We Snooped In A Dietitian's Pantry And This Is What It Looked Like

And it's far less fancy -- or exxy -- than you'd think.

If you've ever wondered what the healthiest of the healthy chow down on in their own home, when nobody's watching, then you're in luck.

We asked HelloFresh Head of Culinary and dietitian Hannah Gilbert for a peek inside her pantry, and there wasn't an expensive, newfangled and hard-to-find superfood in sight.

Instead her shelves were lined with uncomplicated, readily-available and easy-to-cook-with ingredients that you might already have in your kitchen. Score.

Not only are they nutritious, they're cheap as chips ... not that there were any chips, deep-fried or otherwise, involved we're afraid.

Here's what you need to eat like a dietitian.

Rolled oats

Think of oats as your pantry's Most Valuable Player -- they're 100 percent whole grain, contain essential vitamins and minerals and are hugely versatile.

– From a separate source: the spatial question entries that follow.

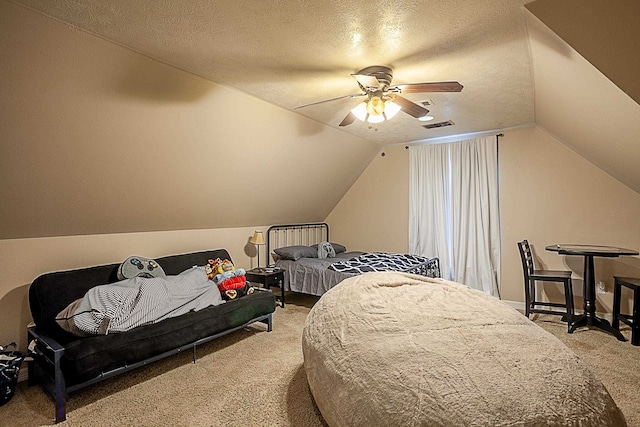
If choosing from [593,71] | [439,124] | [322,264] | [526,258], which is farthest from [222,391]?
[439,124]

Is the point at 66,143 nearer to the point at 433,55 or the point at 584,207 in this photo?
the point at 433,55

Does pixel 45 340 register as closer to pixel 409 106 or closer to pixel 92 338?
pixel 92 338

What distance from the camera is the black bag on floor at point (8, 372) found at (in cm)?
230

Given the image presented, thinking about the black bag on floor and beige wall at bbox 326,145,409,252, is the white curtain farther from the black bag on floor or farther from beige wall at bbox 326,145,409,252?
the black bag on floor

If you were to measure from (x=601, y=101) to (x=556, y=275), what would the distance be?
6.93 feet

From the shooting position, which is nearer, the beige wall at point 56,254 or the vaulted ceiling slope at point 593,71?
the vaulted ceiling slope at point 593,71

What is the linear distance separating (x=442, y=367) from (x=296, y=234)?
429 centimetres

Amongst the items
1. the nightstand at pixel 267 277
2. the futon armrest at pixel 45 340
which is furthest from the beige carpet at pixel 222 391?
the nightstand at pixel 267 277

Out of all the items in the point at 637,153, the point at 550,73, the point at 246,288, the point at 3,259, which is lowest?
the point at 246,288

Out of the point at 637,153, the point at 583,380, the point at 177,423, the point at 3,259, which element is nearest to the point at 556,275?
the point at 637,153

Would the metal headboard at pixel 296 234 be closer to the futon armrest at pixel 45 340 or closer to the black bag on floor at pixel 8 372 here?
the futon armrest at pixel 45 340

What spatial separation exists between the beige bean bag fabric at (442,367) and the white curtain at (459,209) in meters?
2.66

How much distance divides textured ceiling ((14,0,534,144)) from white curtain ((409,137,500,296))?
5.00 ft

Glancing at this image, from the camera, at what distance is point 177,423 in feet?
6.85
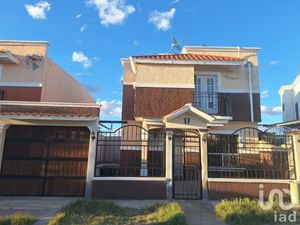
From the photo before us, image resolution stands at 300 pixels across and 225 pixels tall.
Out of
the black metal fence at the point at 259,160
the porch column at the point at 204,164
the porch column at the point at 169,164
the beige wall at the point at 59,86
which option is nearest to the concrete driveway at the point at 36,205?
the porch column at the point at 169,164

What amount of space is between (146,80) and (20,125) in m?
6.53

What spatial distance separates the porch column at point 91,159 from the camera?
10.4 meters

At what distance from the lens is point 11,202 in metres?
9.67

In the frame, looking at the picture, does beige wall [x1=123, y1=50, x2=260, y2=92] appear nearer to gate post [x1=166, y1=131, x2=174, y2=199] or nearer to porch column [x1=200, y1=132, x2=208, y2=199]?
porch column [x1=200, y1=132, x2=208, y2=199]

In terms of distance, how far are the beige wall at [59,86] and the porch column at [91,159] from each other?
17.0 ft

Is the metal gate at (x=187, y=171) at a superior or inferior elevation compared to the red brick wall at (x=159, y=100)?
inferior

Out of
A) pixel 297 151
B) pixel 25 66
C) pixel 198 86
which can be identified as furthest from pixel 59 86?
pixel 297 151

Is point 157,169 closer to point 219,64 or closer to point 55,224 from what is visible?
point 55,224

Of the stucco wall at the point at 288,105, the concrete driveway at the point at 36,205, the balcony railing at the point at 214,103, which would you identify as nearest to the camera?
the concrete driveway at the point at 36,205

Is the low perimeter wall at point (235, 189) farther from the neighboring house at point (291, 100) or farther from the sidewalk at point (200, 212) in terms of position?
the neighboring house at point (291, 100)

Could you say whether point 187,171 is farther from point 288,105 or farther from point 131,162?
point 288,105

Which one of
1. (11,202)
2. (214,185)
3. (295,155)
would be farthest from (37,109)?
(295,155)

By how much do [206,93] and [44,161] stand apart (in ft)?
30.2

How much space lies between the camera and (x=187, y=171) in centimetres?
1155
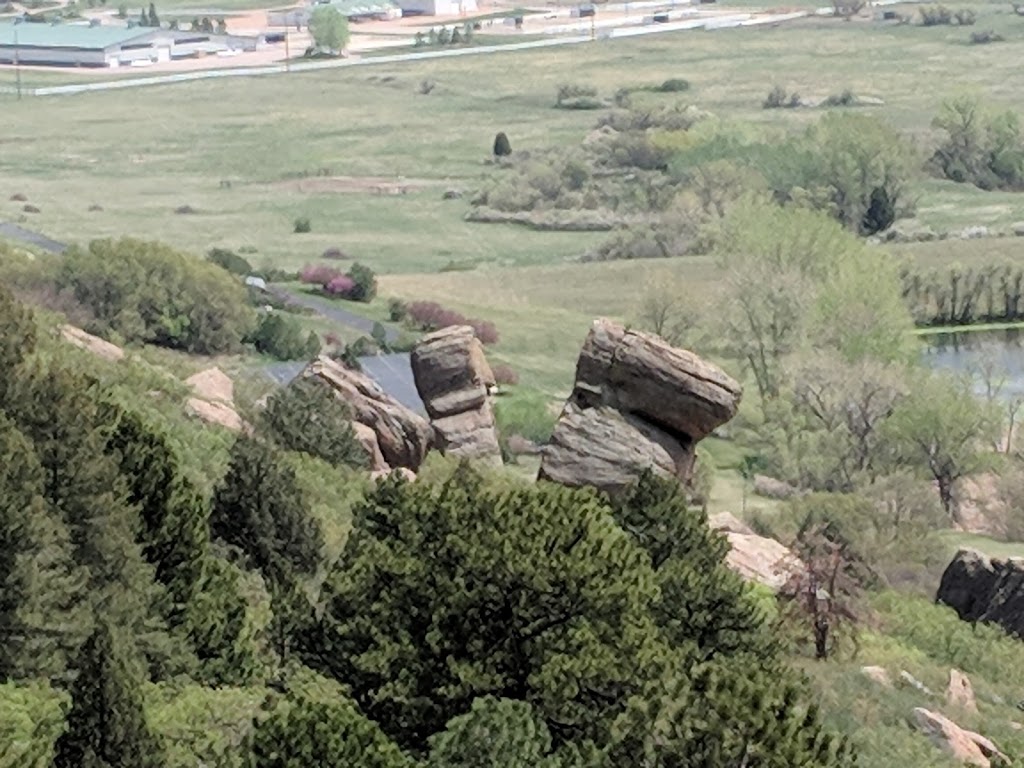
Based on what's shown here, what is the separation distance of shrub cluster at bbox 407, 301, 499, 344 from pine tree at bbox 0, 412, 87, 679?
194ft

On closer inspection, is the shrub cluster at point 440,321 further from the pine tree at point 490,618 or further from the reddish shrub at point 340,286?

They go wayyy beyond just porridge, and can be added to muffins, cakes and biscuits as a fibre booster which can help to lower cholesterol re-absorption.

They're also a healthy substitute for breadcrumbs in things like meatballs -- bet you've never tried that, hey?

Image: Getty.

Plus, according to Gilbert, you don't have to shell out for anything fancy, organic or ‘steel cut’ -- whatever that means. 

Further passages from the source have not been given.